季唯凝点了点头,婆婆的私事她不方便过问,也不方便在场,客气而疏远的给这些夫人太太打了招呼转身上楼。
金夫人笑了笑,仿佛好姐妹似的挽上宋淑梅的胳膊,“大少奶奶,走走走,我们到那边,听听大少奶奶是怎么……”
“金夫人,Curiositykilledthecat。
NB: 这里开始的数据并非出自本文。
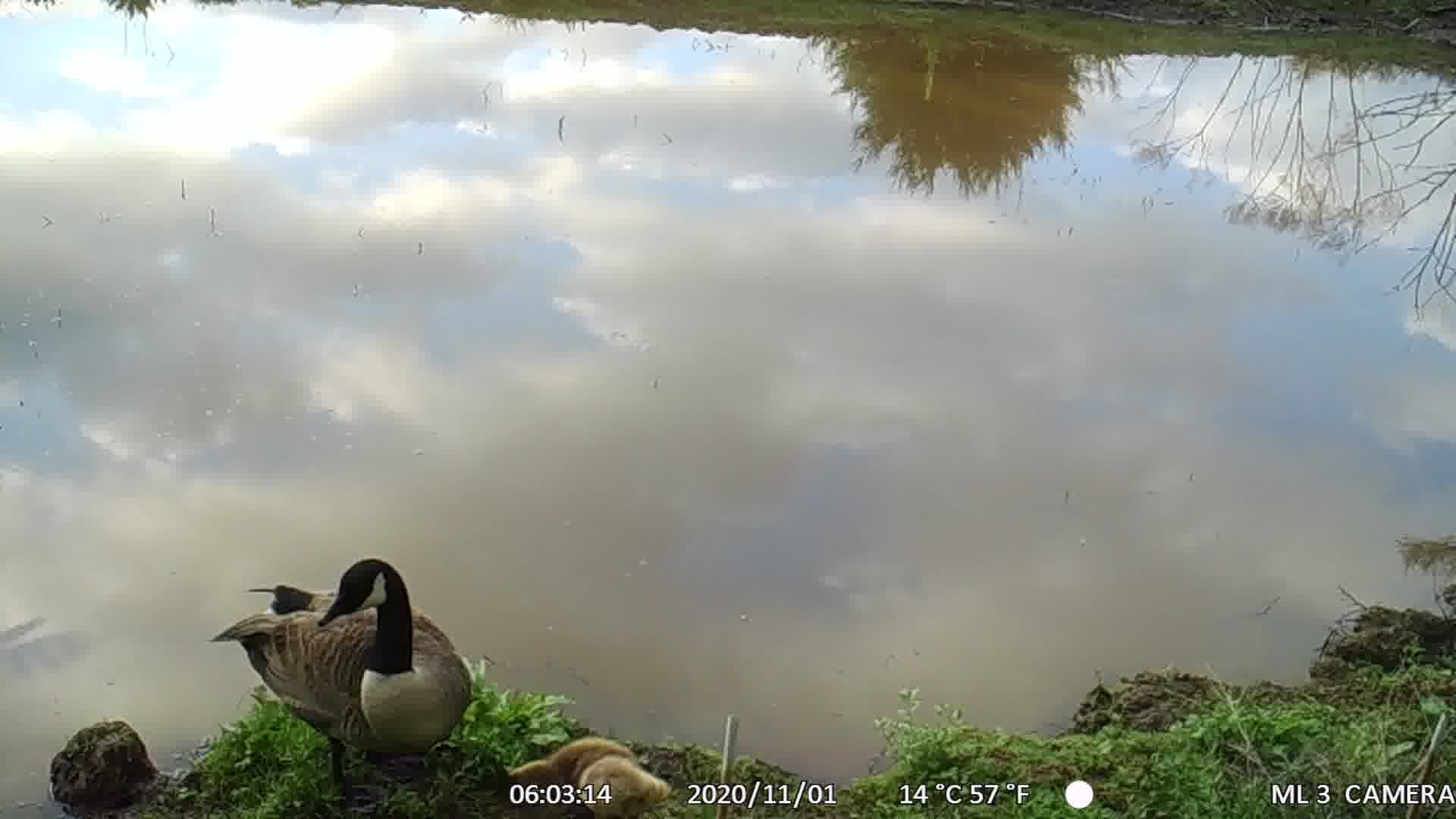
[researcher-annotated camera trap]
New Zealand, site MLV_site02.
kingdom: Animalia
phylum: Chordata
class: Aves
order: Anseriformes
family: Anatidae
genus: Branta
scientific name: Branta canadensis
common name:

(好奇害死猫),阎家的事儿恐怕金董都不愿多谈,你确定要谈谈?
不过,谈起驭夫手段你能称第一没人敢称第二,陈夫人,李夫人,王夫人不妨多跟金夫人聊聊,你们说对吗?”宋淑梅嗤笑的看着四个人。
“是,是!”李夫人胆儿最小,她赶忙应是。
拿阎家压人,她呸,金夫人冷笑道,“再高也没大少奶奶高,十七岁的儿子咱大少爷能为了你说不要就不要,这可不是一般的手段!只是,有个人杵在那儿,阎大少奶奶心里不膈应的慌?”
宋淑梅强忍着狂骂出口的怒气,这个金夫人最不知道天高地厚,说实话,她真拿她没办法,真要骂架,她不是金夫人的对手。
“看样子大少奶奶今天没心情跟众夫人分享,那我们也别勉强了,谁去插花啊?一起!”金夫人随手把酒杯放在了服务僧的托盘上,轻蔑的瞥了眼宋淑梅转身上楼。
谁也不愿意留在下面看宋淑梅现在的脸色,三三两两的说要开始上课了,转身都跟着上楼。
如果有把枪宋淑梅想毙了金夫人。
“跟这样的人生气,不值!大少奶奶一起去冥想室?”席凤銮不知何时站到了宋淑梅身后。
宋淑梅没动,席凤銮也没坚持,抬步自己上了楼。
冥想室里放着舒缓的音乐,她在隔壁换了身宽松的衣服,灯光很柔和,榻榻米上泡着花茶,她刚倒了一杯,门开了。
是宋淑梅。
“我这里只有洛神花茶,一起喝?”席凤銮的表情对宋淑梅的到来并不意外。
宋淑梅没说话,缓步走到榻榻米上,冥想室里足足静了十来分钟。
“你这儿确实是个好地方!”宋淑梅放下杯子,她以前很喜欢热闹的,甚至觉得席凤銮清高。
“对心不静的人来说,确实是个静心的好地方!”
“心静?还能静吗?”阎绅的事儿,她表面上装的再好也从来没有放下过,正如金夫人所说,有个人杵在那儿她怎么能不膈应的慌?
只要奚梦活着,对她来说就是跟刺,她觉得心疼,让阎逊她最信任的儿子来处理此事,表面上看他没亲手把人送出去是给自己安慰,可她知道,他同时也是在告诉自己,他不希望这个人死。
她的男人心里还给别的女人留着一个位置,她能静心,她能活的什么都不在乎吗?
席凤銮放下杯子,转头看着宋淑梅,“没有能不能,只有想不想!你想,可以活的很好,你若执意计较,那心就没得静了!”
宋淑梅缓缓转过头,若有所思的看着席凤銮,她记得萧沉好像是顾文正的私生子,也就是说,她跟自己有一样的经历,是不是有相通经历的人才会有相吸的磁场,刚才她就是不自觉的走了进来,以前她从来不觉得自己能跟席凤銮聊的来,而今天,沉吟了一会儿,她也没在顾忌看着席凤銮的眼睛开口道,“我跟你不一样,最起码她死了,而奚梦却活着!”宋淑梅嘴里的她,是萧沉的母亲,顾文正的情人。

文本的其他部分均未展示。